Copy out every line of the records below word for word, with nothing changed.

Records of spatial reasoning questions
________________________________________
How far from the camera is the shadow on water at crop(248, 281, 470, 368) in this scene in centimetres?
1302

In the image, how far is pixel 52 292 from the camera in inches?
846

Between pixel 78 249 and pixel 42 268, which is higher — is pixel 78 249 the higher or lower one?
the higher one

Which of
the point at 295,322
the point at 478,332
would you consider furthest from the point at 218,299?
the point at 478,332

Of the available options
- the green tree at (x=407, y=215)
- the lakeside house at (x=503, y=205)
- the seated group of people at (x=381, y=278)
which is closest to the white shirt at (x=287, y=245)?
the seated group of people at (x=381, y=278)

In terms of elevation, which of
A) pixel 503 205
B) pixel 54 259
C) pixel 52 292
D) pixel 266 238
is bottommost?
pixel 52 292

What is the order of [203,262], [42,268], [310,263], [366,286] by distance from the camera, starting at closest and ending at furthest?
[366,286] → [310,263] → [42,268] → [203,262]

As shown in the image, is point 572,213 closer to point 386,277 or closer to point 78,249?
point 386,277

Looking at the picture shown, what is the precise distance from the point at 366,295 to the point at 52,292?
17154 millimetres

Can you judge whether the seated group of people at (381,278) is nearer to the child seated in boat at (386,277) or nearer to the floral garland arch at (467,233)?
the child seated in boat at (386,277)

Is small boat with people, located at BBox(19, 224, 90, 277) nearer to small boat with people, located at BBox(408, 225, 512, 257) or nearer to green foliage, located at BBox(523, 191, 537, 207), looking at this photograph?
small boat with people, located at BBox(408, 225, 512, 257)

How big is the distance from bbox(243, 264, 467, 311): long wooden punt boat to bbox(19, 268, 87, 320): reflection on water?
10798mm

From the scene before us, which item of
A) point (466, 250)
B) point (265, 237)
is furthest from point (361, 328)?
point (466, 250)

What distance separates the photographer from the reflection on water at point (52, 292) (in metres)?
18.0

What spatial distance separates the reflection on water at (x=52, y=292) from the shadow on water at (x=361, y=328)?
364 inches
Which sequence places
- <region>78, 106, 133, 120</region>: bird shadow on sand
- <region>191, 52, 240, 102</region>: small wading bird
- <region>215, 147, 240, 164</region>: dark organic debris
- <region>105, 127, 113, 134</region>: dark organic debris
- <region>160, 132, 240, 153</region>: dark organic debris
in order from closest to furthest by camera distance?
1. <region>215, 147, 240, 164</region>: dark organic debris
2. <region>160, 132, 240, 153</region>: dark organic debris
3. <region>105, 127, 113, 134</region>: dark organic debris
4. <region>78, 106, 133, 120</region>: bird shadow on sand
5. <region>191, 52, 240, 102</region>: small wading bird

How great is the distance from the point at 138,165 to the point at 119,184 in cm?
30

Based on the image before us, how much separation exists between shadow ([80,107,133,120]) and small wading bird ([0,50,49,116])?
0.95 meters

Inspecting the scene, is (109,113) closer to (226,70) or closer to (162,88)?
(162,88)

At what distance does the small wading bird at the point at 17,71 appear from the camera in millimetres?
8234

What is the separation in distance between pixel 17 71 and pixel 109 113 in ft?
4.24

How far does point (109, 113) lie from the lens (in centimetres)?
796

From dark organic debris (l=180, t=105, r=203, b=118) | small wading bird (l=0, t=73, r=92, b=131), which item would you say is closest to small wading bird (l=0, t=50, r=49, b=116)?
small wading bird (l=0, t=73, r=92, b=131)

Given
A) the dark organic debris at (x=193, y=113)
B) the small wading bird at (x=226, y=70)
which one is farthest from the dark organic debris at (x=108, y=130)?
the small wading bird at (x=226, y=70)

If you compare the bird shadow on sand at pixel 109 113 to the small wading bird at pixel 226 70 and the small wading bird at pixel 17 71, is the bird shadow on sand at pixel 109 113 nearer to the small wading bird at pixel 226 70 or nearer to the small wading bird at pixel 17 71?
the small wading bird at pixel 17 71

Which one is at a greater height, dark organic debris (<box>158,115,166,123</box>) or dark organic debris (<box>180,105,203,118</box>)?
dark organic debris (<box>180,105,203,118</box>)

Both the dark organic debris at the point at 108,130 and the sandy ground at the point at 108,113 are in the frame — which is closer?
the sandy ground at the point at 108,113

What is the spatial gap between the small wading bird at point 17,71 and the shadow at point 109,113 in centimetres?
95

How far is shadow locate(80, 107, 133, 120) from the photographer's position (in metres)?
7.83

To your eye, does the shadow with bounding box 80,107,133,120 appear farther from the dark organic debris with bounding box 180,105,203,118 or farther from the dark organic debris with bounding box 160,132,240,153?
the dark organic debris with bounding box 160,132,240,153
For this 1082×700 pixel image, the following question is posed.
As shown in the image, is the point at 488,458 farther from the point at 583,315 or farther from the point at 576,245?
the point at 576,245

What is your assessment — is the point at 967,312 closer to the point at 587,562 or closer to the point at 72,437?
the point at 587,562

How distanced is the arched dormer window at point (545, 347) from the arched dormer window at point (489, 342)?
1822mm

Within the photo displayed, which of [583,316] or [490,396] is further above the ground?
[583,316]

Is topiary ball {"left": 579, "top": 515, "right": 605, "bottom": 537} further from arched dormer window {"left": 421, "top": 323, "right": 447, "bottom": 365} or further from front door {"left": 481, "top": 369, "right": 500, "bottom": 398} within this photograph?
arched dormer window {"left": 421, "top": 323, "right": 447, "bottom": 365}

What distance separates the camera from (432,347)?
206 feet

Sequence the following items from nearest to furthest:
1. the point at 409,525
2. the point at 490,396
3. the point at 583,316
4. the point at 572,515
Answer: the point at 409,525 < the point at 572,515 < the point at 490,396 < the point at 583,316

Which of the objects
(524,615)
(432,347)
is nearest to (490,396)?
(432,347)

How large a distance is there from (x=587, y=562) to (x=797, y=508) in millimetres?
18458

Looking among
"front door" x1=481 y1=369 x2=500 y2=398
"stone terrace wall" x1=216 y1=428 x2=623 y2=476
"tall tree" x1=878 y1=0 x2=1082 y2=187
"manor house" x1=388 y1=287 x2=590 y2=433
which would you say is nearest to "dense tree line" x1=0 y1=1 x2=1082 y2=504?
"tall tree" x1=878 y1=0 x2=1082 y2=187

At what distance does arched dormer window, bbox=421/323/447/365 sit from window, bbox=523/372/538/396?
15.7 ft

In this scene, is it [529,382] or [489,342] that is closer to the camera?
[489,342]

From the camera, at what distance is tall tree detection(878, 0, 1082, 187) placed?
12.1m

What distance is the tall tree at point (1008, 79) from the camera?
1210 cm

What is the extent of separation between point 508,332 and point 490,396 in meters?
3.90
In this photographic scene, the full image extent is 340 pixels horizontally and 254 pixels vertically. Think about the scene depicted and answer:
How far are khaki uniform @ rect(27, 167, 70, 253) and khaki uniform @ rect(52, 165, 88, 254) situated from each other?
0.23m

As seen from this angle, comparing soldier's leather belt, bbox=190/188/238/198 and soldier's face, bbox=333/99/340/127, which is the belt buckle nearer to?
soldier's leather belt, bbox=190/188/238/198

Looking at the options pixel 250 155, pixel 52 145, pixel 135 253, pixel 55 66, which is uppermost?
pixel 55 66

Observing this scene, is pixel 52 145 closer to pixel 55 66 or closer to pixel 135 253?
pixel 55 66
________________________________________
*Written reply*
How far from the camera is the shadow on water at crop(248, 281, 470, 368) in this scene in centimetres?
1302

In the image, how far is pixel 52 292 from the camera in inches?
846

Between pixel 78 249 and pixel 42 268, which is higher — is pixel 78 249 the higher or lower one?
the higher one

Which of
the point at 295,322
the point at 478,332
would you consider furthest from the point at 218,299?
the point at 478,332

Of the available options
- the green tree at (x=407, y=215)
- the lakeside house at (x=503, y=205)
- the seated group of people at (x=381, y=278)
which is closest to the white shirt at (x=287, y=245)?
the seated group of people at (x=381, y=278)

In terms of elevation, which of
A) pixel 503 205
B) pixel 54 259
C) pixel 52 292
D) pixel 266 238
is bottommost?
pixel 52 292

What is the order of [203,262], [42,268], [310,263], [366,286] by distance from the camera, starting at closest and ending at furthest?
[366,286] → [310,263] → [42,268] → [203,262]

As shown in the image, is point 572,213 closer to point 386,277 or closer to point 78,249?
point 386,277

Looking at the picture shown, what is the precise distance from the point at 366,295 to the point at 52,292?
17154 millimetres

Can you judge whether the seated group of people at (381,278) is nearer to the child seated in boat at (386,277) or nearer to the floral garland arch at (467,233)?
the child seated in boat at (386,277)

Is small boat with people, located at BBox(19, 224, 90, 277) nearer to small boat with people, located at BBox(408, 225, 512, 257) or nearer to green foliage, located at BBox(523, 191, 537, 207), looking at this photograph?
small boat with people, located at BBox(408, 225, 512, 257)

How big is the distance from bbox(243, 264, 467, 311): long wooden punt boat to bbox(19, 268, 87, 320): reflection on water?
10798mm

From the scene before us, which item of
A) point (466, 250)
B) point (265, 237)
is furthest from point (361, 328)?
point (466, 250)

What distance separates the photographer from the reflection on water at point (52, 292) (in metres)?
18.0

What spatial distance separates the reflection on water at (x=52, y=292) from the shadow on water at (x=361, y=328)?
364 inches
Which sequence places
- <region>78, 106, 133, 120</region>: bird shadow on sand
- <region>191, 52, 240, 102</region>: small wading bird
- <region>215, 147, 240, 164</region>: dark organic debris
- <region>105, 127, 113, 134</region>: dark organic debris
- <region>160, 132, 240, 153</region>: dark organic debris
in order from closest to furthest by camera distance?
1. <region>215, 147, 240, 164</region>: dark organic debris
2. <region>160, 132, 240, 153</region>: dark organic debris
3. <region>105, 127, 113, 134</region>: dark organic debris
4. <region>78, 106, 133, 120</region>: bird shadow on sand
5. <region>191, 52, 240, 102</region>: small wading bird

How great is the distance from the point at 138,165 to the point at 119,184 in cm?
30

Based on the image before us, how much separation exists between shadow ([80,107,133,120]) and small wading bird ([0,50,49,116])?
0.95 meters

Inspecting the scene, is (109,113) closer to (226,70) or closer to (162,88)?
(162,88)

At what distance does the small wading bird at the point at 17,71 appear from the camera in millimetres?
8234

What is the separation in distance between pixel 17 71 and pixel 109 113 in ft?
4.24

How far does point (109, 113) lie from the lens (in centimetres)?
796

From dark organic debris (l=180, t=105, r=203, b=118) | small wading bird (l=0, t=73, r=92, b=131), which item would you say is closest to small wading bird (l=0, t=50, r=49, b=116)?
small wading bird (l=0, t=73, r=92, b=131)

Given
A) the dark organic debris at (x=193, y=113)
B) the small wading bird at (x=226, y=70)
which one is farthest from the dark organic debris at (x=108, y=130)?
the small wading bird at (x=226, y=70)

If you compare the bird shadow on sand at pixel 109 113 to the small wading bird at pixel 226 70 and the small wading bird at pixel 17 71, is the bird shadow on sand at pixel 109 113 nearer to the small wading bird at pixel 226 70 or nearer to the small wading bird at pixel 17 71?
the small wading bird at pixel 17 71

Which one is at a greater height, dark organic debris (<box>158,115,166,123</box>) or dark organic debris (<box>180,105,203,118</box>)?
dark organic debris (<box>180,105,203,118</box>)

Both the dark organic debris at the point at 108,130 and the sandy ground at the point at 108,113 are in the frame — which is closer?
the sandy ground at the point at 108,113

What is the spatial gap between the small wading bird at point 17,71 and the shadow at point 109,113 in centimetres?
95

How far is shadow locate(80, 107, 133, 120) from the photographer's position (in metres)?
7.83

To your eye, does the shadow with bounding box 80,107,133,120 appear farther from the dark organic debris with bounding box 180,105,203,118 or farther from the dark organic debris with bounding box 160,132,240,153?
the dark organic debris with bounding box 160,132,240,153
For this 1082×700 pixel image, the following question is posed.
As shown in the image, is the point at 488,458 farther from the point at 583,315 or farther from the point at 576,245?
the point at 576,245

What is your assessment — is the point at 967,312 closer to the point at 587,562 or closer to the point at 72,437?
the point at 587,562

How distanced is the arched dormer window at point (545, 347) from the arched dormer window at point (489, 342)?
1822mm

Within the photo displayed, which of [583,316] or [490,396] is further above the ground?
[583,316]

Is topiary ball {"left": 579, "top": 515, "right": 605, "bottom": 537} further from arched dormer window {"left": 421, "top": 323, "right": 447, "bottom": 365} or further from front door {"left": 481, "top": 369, "right": 500, "bottom": 398} within this photograph?
arched dormer window {"left": 421, "top": 323, "right": 447, "bottom": 365}

What distance separates the camera from (432,347)?
206 feet

Sequence the following items from nearest to furthest:
1. the point at 409,525
2. the point at 490,396
3. the point at 583,316
4. the point at 572,515
Answer: the point at 409,525 < the point at 572,515 < the point at 490,396 < the point at 583,316

Which of the objects
(524,615)
(432,347)
is nearest to (490,396)?
(432,347)

How large a distance is there from (x=587, y=562) to (x=797, y=508) in millimetres?
18458

Looking among
"front door" x1=481 y1=369 x2=500 y2=398
"stone terrace wall" x1=216 y1=428 x2=623 y2=476
"tall tree" x1=878 y1=0 x2=1082 y2=187
"manor house" x1=388 y1=287 x2=590 y2=433
which would you say is nearest to "dense tree line" x1=0 y1=1 x2=1082 y2=504?
"tall tree" x1=878 y1=0 x2=1082 y2=187

At what distance does arched dormer window, bbox=421/323/447/365 sit from window, bbox=523/372/538/396?
15.7 ft

In this scene, is it [529,382] or [489,342] that is closer to the camera?
[489,342]

From the camera, at what distance is tall tree detection(878, 0, 1082, 187) placed?
12.1m

What distance is the tall tree at point (1008, 79) from the camera?
1210 cm

What is the extent of separation between point 508,332 and point 490,396 in meters?
3.90
In this photographic scene, the full image extent is 340 pixels horizontally and 254 pixels vertically. Think about the scene depicted and answer:
How far are khaki uniform @ rect(27, 167, 70, 253) and khaki uniform @ rect(52, 165, 88, 254) situated from each other?
0.23m

As seen from this angle, comparing soldier's leather belt, bbox=190/188/238/198 and soldier's face, bbox=333/99/340/127, which is the belt buckle nearer to?
soldier's leather belt, bbox=190/188/238/198

Looking at the options pixel 250 155, pixel 52 145, pixel 135 253, pixel 55 66, which is uppermost?
pixel 55 66

Observing this scene, is pixel 52 145 closer to pixel 55 66 or closer to pixel 135 253?
pixel 55 66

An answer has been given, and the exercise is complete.